━━ DATA RECORDS ━━
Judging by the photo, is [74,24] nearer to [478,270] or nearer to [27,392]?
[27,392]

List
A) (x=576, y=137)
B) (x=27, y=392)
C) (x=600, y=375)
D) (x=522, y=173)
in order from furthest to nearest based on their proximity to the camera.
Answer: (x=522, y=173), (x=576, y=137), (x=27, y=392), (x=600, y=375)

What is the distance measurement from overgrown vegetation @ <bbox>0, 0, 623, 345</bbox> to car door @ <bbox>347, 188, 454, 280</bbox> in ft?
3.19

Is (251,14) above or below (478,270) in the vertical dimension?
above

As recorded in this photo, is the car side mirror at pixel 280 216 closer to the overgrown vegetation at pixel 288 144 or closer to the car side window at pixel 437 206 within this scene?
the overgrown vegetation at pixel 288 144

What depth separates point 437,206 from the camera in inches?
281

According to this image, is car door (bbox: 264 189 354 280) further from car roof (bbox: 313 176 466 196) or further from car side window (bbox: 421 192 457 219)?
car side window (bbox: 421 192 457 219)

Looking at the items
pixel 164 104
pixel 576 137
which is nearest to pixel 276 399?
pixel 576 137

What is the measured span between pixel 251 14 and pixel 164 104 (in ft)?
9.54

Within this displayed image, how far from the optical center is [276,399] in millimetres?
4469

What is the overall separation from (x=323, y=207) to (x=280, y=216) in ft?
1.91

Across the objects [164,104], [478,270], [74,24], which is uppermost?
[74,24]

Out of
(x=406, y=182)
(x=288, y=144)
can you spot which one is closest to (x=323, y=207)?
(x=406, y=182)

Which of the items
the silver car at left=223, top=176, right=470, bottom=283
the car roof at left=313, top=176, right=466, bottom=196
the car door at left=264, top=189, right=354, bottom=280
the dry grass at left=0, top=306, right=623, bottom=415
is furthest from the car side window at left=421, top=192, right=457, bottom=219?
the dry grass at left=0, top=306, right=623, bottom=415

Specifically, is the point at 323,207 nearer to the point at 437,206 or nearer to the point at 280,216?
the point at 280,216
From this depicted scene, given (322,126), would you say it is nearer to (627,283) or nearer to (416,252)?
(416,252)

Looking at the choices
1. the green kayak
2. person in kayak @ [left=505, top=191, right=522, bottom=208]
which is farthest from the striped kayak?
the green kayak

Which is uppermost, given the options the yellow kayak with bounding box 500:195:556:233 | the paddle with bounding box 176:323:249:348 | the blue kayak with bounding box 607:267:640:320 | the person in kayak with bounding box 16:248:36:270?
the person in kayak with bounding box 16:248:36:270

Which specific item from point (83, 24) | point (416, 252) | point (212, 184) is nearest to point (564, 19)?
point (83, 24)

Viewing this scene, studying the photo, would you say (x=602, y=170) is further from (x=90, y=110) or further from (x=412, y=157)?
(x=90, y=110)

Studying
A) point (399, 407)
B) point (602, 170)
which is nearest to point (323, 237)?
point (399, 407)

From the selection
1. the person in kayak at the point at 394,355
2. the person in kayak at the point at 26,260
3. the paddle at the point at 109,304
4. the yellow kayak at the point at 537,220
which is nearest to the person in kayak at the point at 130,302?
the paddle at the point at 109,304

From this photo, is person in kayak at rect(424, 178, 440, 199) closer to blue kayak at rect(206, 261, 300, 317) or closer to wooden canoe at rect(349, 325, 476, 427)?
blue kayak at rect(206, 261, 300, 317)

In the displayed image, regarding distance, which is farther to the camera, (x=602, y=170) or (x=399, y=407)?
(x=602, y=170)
━━━
━━ DATA RECORDS ━━
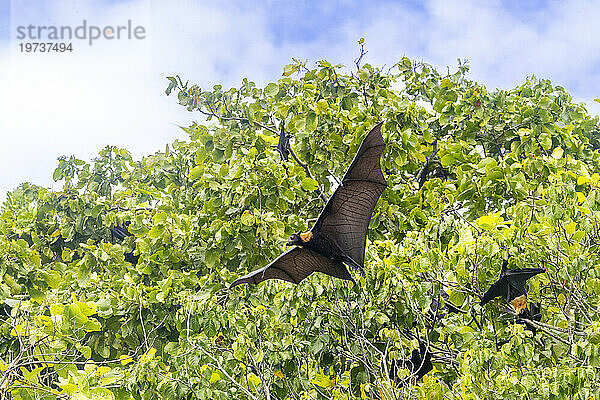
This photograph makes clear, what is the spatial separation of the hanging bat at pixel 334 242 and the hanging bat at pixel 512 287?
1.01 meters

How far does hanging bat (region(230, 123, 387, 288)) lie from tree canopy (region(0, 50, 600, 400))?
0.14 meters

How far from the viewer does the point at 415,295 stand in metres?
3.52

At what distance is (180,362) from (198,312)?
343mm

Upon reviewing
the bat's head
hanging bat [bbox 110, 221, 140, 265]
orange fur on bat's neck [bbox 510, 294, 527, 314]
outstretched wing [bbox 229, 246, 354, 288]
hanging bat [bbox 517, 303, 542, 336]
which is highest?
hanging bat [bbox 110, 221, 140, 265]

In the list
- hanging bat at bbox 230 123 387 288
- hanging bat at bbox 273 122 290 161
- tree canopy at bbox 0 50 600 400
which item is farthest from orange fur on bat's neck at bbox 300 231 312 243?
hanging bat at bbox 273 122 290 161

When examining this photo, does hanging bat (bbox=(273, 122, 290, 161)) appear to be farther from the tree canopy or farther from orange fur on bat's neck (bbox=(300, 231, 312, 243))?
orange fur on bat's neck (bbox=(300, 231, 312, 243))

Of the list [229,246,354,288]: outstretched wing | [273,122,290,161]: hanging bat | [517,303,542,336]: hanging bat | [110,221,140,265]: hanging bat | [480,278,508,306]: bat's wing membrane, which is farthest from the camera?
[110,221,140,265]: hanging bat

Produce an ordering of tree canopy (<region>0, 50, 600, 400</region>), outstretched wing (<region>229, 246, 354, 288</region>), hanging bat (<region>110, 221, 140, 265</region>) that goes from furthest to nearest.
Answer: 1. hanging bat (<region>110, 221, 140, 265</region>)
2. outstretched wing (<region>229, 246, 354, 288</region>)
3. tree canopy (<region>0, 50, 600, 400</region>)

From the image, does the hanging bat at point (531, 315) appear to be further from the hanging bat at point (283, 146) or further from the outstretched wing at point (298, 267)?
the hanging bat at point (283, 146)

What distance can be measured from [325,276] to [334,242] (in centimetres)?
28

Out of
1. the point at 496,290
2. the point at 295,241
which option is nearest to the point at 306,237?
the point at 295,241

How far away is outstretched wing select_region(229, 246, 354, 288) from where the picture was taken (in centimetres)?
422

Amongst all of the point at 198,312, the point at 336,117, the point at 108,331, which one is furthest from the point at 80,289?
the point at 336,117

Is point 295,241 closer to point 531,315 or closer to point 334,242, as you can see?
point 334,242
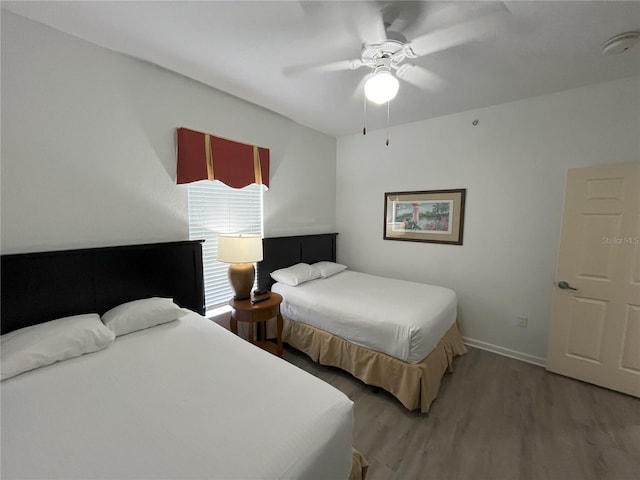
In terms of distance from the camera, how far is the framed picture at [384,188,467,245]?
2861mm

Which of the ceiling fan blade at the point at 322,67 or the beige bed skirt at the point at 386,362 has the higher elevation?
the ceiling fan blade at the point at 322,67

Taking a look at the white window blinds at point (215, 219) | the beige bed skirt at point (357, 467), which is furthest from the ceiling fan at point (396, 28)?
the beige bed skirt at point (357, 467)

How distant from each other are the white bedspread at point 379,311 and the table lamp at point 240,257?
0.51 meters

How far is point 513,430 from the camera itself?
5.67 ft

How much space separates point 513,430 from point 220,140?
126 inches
━━━
YOUR GOAL -> Count the lines in the entries that contain the string "scene", treating uppercase and lowercase as different. Give only the number.

ANSWER -> 3